_EXERCISE REQUIREMENTS_: Look through the records below for the line with "대덕구 고향사랑기부제" and the line with "ilovegohyang.go.kr", then return those lines and all lines between, exactly.

[Stored dataset items]
=-=-=

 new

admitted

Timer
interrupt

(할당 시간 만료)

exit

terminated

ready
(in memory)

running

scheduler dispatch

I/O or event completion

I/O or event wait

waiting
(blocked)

=-=-=

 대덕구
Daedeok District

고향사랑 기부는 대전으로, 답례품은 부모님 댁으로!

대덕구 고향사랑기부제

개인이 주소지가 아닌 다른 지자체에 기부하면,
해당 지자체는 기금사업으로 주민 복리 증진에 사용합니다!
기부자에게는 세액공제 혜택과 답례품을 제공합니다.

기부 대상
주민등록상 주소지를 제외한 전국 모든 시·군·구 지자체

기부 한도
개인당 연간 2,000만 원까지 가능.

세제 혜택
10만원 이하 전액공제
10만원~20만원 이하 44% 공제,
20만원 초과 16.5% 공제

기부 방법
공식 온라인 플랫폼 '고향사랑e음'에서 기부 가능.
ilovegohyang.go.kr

=-=-=

_TASK SOLUTION_:
대덕구 고향사랑기부제

개인이 주소지가 아닌 다른 지자체에 기부하면,
해당 지자체는 기금사업으로 주민 복리 증진에 사용합니다!
기부자에게는 세액공제 혜택과 답례품을 제공합니다.

기부 대상
주민등록상 주소지를 제외한 전국 모든 시·군·구 지자체

기부 한도
개인당 연간 2,000만 원까지 가능.

세제 혜택
10만원 이하 전액공제
10만원~20만원 이하 44% 공제,
20만원 초과 16.5% 공제

기부 방법
공식 온라인 플랫폼 '고향사랑e음'에서 기부 가능.
ilovegohyang.go.kr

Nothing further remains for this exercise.